The last time a major party collapsed and a new one took its place was when the Republican Party replaced the Whigs and that was mainly because of the American Civil War (or more accurately, the factors that led up to said war)
Nah, I think we'll see a major paradigm shift within the Democrats. It's happened to both political parties throughout the 20th and early 21st Centuries.
Some of the shifts are major.
In the early 20th Century, the Democrats used to be a conservative party and the Republicans used to be a left-leaning party but that changed over time. The major shift began with Franklin D. Roosevelt and his New Deal, but the change really took root in the 1950's and 1960's in tandem with the Civil Rights Movement, with the Democrats becoming increasingly liberal and progressive while the Republicans became more conservative, both fiscally and socially.
Nixon's "Southern Strategy" in the late 1960's and early 1970's combined with Ronald Reagan switching sides around that same time sealed the deal.
The Democrats took on a more progressive approach post-JFK with both LBJ and Carter, but the rise of Ronald Reagan and the crushing defeat of Mondale in 1984 caused the Democrats to go in a more "Blue Dog" direction with a neoliberal populist bent in the 90's with Bill Clinton.
Heck, it can even be argued that Obama began in that direction before becoming a harbinger of "woke" leftist identity politics in his second term, albeit in a mostly inadvertent way since he was a major disappointment for the Millennials and continued a lot of Bush's policies such as bailouts, the Patriot Act/NSA Surveillance State, and the War On Terror, but with a thin veneer of pseudo-leftist platitudes and a lot of neoliberal rhetoric.
Conversely, the Republicans underwent their own shifts under Reagan.
Reagan was a populist at his core but he pandered to the Religious Right, which was then a newly-emerging social backlash against the New Left of the 1960's and 1970's and the overall counterculture associated with it.
From there, the Religious Right became an increasingly important voter block of the Republican Party throughout the 1980's and 1990's and were still the "core" of the GOP establishment up until the late 2000's.
The Religious Right started out with the Moral Majority in the 1980's, working in tandem with "soccer mom" liberal types like Tipper Gore and Joe Lieberman (both of whom could be considered proto-SJW's in a weird sort of way)
That collaboration led to the PMRC hearings and the Satanic Panic becoming a national hysteria for nearly a decade until the FBI officially debunked it in the early 1990's (and it was still a moral hysteria in the Bible Belt afterwards until 9/11 killed it for good)
In the early 1990's came the rise of Bill Clinton, Pat Buchanan, and Ross Perot.

#### Given data
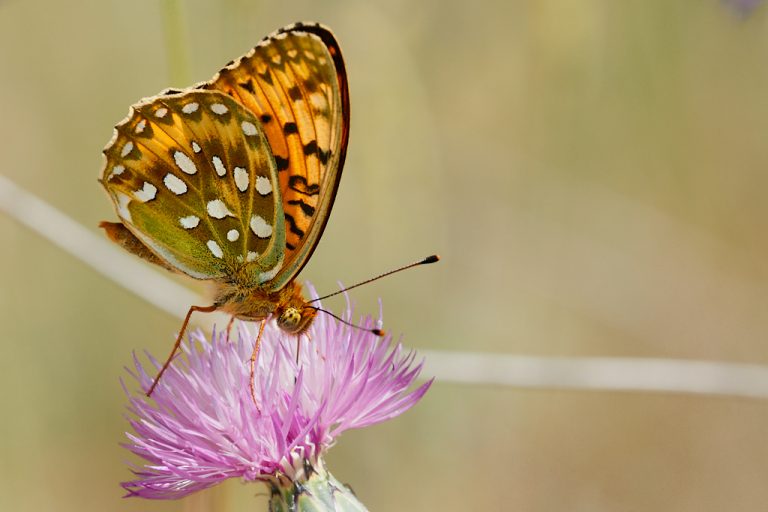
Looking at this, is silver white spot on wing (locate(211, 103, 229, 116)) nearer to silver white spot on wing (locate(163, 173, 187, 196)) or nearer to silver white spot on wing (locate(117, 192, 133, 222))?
silver white spot on wing (locate(163, 173, 187, 196))

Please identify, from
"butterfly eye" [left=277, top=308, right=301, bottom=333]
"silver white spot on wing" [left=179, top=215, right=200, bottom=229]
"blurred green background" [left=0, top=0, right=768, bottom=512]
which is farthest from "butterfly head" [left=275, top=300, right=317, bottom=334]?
"blurred green background" [left=0, top=0, right=768, bottom=512]

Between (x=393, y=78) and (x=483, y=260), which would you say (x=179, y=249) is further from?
(x=483, y=260)

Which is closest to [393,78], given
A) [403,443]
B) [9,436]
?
[403,443]

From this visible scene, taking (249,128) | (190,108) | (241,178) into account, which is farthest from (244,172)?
(190,108)

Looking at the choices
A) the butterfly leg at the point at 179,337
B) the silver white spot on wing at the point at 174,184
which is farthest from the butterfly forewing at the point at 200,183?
the butterfly leg at the point at 179,337

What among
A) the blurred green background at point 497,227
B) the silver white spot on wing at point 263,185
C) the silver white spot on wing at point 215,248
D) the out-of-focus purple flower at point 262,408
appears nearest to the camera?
the out-of-focus purple flower at point 262,408

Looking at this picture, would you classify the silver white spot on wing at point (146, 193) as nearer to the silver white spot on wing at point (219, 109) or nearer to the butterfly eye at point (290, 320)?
the silver white spot on wing at point (219, 109)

#### Written problem 1
In the text on American political party shifts, what did the FBI do in the early 1990s regarding the Satanic Panic?
#### Written problem 2
Continue the text on American political party shifts, starting after its last sentence.

#### Exercise output 1
It officially debunked it.

#### Exercise output 2
The election of Clinton was a surprise since Bush Sr. was essentially a third term of Reagan (much how a Hillary Clinton presidency would essentially be a third term of Obama) and Reagan was still fairly popular, to say nothing of America's rapid and overwhelming victory against Iraq in the Gulf War (this was back when Saddam actually had a large army and WMD's, mind you) and a lot of that blame was placed on Pat Buchanan and Ross Perot.
IIRC, Ross Perot's main campaign was built on a populist platform and that was a major reason why he is one of the more successful third-party candidates in recent American history while Pat Buchanan's firebrand platform did split the Religious Right somewhat.
Consequently, the Republicans pandered more and more towards the Religious Right in the 90's and the Religious Right itself got further in bed with the emergent Neoconservatives within the Republican establishment since the Democrats became more left-leaning and the "Moral Guardian" liberals like Tipper Gore and Joe Lieberman were increasingly seen as relics of the 80's, especially since Tipper's husband was the VP of Bill Clinton, who won the 1992 election by catering to MTV and the rock music generation.
This increasingly close relationship between the Religious Right and the Neocons led to its ultimate culmination in the Bush years which were a hot mess to say the least.
Before Trump Derangement Syndrome was a thing, Bush was seen as the next Hitler and unlike Trump, Bush actually was an objectively bad president by most standards.
Heck, I'd say George W. Bush was the worst American president of the post-WWII era (and most would consider him the worst president of the post-Cold War era) and the only reason why he's not considered the very worst is because of James Buchanan, Andrew Johnson, and Warren G. Harding were all somehow worse by virtue of helping lead to the Civil War, Jim Crow, and the Great Depression due to their shitty policies and stances regarding slavery, Reconstruction, and post-WWI economic changes.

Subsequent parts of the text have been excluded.